A quick visualization of the start of these length variations of the same sequence:

library(DECIPHER)
aln123 <- AlignSeqs(DNAStringSet(sq[1:3]))
aln123
Screen Shot 2021-06-14 at 12 38 32 PM

That pattern is repeated for basically all the abundant ASVs at least. This suggests that spurious length variation is either being introduced somewhere along the line. This looks to me like your library might have been prepared using "heterogeneity spacers", which intentionally introduce length variation into amplicon data. Alternatively, there might be different length barcodes for different samples. Either way, this spurious length variation is what is causing the non-overlaps in the sequence table you observed.

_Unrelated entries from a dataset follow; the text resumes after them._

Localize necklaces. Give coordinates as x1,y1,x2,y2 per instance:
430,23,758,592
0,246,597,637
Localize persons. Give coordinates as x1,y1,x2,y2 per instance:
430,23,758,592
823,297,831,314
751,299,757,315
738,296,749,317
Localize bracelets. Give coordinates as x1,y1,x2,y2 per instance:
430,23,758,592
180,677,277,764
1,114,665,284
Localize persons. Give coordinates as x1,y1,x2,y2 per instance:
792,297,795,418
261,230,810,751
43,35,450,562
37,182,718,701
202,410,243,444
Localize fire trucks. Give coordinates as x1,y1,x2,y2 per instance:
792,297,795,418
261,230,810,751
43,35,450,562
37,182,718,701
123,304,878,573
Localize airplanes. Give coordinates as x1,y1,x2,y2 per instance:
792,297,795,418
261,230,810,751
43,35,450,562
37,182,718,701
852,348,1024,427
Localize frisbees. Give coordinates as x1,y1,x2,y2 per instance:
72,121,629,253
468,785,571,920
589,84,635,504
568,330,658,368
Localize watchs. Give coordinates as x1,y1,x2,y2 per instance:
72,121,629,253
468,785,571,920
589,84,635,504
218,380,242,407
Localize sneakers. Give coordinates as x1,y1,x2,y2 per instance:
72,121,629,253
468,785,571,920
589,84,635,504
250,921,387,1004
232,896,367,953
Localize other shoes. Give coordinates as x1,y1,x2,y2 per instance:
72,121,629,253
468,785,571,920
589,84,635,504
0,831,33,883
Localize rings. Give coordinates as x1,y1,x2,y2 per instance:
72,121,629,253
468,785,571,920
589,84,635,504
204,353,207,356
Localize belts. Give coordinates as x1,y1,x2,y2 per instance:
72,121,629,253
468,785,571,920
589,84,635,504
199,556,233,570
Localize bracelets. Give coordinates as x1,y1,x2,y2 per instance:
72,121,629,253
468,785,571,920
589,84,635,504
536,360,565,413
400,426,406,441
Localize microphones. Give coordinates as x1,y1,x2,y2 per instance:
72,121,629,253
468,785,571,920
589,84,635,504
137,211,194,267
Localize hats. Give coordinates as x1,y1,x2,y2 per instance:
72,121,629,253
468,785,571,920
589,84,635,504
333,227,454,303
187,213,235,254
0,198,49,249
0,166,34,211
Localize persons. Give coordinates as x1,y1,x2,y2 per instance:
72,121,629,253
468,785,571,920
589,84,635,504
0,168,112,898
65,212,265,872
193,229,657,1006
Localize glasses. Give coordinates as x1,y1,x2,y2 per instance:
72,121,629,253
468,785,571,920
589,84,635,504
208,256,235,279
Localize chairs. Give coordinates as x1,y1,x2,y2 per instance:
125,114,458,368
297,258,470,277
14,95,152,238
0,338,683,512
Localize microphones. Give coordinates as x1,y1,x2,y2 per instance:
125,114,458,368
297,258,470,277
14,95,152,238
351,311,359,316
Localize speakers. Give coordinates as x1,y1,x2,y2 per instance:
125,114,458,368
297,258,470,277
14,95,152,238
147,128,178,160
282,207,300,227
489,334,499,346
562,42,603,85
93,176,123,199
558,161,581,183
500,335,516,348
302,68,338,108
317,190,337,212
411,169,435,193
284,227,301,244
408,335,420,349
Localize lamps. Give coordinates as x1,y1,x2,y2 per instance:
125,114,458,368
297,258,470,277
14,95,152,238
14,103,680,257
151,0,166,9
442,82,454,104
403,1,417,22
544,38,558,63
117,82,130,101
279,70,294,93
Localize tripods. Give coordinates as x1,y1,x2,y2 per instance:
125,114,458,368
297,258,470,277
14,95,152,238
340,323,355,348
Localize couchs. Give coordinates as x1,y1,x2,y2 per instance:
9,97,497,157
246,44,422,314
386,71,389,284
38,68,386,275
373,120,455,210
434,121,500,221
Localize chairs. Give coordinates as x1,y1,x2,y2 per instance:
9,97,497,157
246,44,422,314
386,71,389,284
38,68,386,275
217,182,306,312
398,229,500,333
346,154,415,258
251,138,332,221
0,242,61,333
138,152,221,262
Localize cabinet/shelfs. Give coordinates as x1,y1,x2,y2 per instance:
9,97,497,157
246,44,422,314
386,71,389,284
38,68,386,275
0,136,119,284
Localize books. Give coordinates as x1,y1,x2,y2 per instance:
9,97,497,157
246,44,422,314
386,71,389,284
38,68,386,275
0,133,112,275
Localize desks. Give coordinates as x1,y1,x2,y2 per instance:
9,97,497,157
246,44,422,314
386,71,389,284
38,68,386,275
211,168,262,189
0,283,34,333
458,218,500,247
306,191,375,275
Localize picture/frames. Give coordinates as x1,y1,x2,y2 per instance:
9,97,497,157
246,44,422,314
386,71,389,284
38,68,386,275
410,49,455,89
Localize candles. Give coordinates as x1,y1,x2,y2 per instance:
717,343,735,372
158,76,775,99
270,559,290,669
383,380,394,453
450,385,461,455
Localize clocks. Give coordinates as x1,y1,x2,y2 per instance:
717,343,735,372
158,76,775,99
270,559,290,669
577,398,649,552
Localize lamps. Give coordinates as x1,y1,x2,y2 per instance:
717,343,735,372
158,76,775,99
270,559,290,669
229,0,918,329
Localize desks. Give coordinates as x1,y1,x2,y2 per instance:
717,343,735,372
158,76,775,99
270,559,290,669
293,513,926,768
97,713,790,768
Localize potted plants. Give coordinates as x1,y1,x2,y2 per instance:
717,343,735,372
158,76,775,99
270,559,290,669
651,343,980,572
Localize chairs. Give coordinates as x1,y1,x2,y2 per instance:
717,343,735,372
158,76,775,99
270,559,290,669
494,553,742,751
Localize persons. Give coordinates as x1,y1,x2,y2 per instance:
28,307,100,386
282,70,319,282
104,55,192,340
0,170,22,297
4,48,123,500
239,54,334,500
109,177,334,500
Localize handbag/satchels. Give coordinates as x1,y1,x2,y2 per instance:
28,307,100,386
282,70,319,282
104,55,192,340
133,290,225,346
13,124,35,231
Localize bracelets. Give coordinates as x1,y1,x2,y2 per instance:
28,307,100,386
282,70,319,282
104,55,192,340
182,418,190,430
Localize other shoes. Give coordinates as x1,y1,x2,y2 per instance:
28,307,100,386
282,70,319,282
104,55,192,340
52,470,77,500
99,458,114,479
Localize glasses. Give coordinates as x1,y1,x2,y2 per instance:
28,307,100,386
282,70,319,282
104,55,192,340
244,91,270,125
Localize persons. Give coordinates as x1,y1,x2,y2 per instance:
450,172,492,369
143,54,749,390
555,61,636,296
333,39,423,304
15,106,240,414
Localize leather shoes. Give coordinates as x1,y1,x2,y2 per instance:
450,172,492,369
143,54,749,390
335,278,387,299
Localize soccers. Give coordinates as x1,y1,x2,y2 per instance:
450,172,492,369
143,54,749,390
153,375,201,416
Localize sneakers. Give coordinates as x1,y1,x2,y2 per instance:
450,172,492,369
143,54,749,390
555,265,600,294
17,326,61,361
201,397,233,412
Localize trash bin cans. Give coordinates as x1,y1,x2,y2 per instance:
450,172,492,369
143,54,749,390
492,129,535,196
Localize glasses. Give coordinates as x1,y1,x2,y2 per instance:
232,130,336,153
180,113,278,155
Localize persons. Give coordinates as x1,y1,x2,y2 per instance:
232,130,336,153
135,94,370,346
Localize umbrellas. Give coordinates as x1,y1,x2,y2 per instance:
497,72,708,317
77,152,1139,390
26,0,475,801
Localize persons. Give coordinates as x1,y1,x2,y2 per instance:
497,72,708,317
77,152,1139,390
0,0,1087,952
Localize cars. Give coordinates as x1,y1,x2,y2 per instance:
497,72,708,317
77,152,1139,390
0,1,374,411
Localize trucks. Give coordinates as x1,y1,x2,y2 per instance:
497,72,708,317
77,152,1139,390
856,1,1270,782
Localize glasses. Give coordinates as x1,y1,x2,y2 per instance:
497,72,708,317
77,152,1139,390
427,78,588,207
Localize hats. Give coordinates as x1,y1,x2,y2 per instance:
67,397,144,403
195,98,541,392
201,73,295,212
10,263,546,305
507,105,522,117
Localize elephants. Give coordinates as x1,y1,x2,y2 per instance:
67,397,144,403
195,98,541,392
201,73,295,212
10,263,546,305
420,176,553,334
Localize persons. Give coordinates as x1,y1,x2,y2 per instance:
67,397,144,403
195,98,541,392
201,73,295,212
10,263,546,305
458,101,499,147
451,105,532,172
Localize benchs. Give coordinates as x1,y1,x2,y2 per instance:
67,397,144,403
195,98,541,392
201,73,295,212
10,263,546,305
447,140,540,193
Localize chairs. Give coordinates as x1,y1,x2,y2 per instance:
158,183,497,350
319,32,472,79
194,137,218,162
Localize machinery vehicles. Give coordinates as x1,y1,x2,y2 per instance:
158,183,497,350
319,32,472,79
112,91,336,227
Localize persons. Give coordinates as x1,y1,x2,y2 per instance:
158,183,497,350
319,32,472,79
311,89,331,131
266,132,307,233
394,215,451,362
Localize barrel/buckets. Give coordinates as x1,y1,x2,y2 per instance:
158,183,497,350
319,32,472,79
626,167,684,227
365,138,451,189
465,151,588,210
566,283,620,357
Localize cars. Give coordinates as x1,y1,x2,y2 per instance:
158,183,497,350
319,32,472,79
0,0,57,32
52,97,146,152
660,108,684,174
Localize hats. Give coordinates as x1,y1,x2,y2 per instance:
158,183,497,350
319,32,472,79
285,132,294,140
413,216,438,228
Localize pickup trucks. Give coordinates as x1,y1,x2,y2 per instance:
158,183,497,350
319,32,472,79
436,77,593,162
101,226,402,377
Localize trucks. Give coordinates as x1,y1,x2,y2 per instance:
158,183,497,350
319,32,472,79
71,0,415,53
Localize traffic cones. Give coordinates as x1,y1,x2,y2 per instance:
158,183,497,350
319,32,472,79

xunwenchen commented 3 years ago

Hi, thank you for the investigation. I am still trying to digest it.....meanwhile, I wonder if any suggestion? Thanks

benjjneb commented 3 years ago

You can use the collapseNoMismatch function to "collapse" the length variants into a single ASV. That will mostly fix this problem, but I'll admit the function is not very well optimized and so may take a while to run on your full sequence table.

The ideal solution is to figure out exactly what's going on with the library preparation (my guess) that is causing this length variation, and fix it upstream. That will help with the detection of rare variants that may be missed if a small number of reads gets split into these different length unique sequences during the dada denoising step. But collapseNoMismatch may well be good enough.